What is Statistical Independence?

We will define a fundamental property in statistics that greatly simplifies building and computing statistical models.

Mathematical Jargon
Two events A and B are independent if the occurrence of event B provides no new information on the probability of A occurring. This can be mathematically expressed as:

Probability of A and B = Probability of A x Probability of B

Example
If I flip two coins at the same time, the result of one coin does not affect the result of the other. Before doing the math, we first note that all possible combinations of throwing 2 coins is the following set {HH, HT, TH, TT}
of size 4. So what is the probability of obtaining a Heads and Tails, and are these events independent? Let's check:

1. P(Coin 1 is Heads AND Coin 2 is Tails) = {HT} / {HH, HT, TH, TT} = 1/4 = 25%
2. P(Coin 1 is Heads) x P(Coin 2 is Tails) = 50% x 50% = 25%

Both equations #1 and #2 are equal, satisfying the definition of independence.

In Football Terms
One advantage of assuming independence is that it helps reduce the mathematical complexity of problems.
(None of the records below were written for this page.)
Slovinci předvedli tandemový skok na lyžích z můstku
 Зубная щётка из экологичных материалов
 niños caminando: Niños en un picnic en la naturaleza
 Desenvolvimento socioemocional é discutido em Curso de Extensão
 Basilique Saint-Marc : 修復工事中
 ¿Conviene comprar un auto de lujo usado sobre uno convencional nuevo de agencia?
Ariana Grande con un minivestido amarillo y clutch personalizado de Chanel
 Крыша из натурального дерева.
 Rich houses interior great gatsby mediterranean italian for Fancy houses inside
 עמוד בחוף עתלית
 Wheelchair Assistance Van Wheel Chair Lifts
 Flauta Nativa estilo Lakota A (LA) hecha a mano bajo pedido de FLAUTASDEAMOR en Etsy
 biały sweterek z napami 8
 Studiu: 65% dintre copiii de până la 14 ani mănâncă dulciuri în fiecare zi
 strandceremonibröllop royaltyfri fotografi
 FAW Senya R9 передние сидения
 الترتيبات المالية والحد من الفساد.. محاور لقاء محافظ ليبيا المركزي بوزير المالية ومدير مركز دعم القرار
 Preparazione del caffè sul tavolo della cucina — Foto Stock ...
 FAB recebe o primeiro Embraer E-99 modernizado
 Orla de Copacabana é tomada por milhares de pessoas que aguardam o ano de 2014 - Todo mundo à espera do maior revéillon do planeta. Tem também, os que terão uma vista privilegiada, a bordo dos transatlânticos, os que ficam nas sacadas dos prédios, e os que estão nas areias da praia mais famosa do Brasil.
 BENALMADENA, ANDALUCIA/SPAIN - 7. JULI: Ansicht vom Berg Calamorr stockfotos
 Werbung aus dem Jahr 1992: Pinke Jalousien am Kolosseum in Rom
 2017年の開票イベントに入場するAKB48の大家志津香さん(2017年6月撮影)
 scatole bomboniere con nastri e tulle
When events are not independent, the dependence between events has to be calculated, and before you know it these calculations
balloon.
Lets take the Poisson model you see in your typical Excel for football model. It involves multiplying the Poisson distribution of goals scored by Home Team by goals scored by Away team:

POI(Home Avg. Scored; Goals) x POI(Away Avg. Scored; Goals)


Look familiar? That is the independence assumption in action! The correct score heatmap above is a 5x5 matrix = 25 different possibilities.
If we had not assumed independence between Home and Away goals, we would've to calculate 2 x 25 = 50 possibilities because the order in which events occur is relevant. As an example, the probability of Home Scored = 1 when Away
Scored = 0 is not the same as probability Away Scored = 0 when Home Scored = 1. Under the independence assumption, this order is irrelevant, but whether we can make this assumption is a whole other story.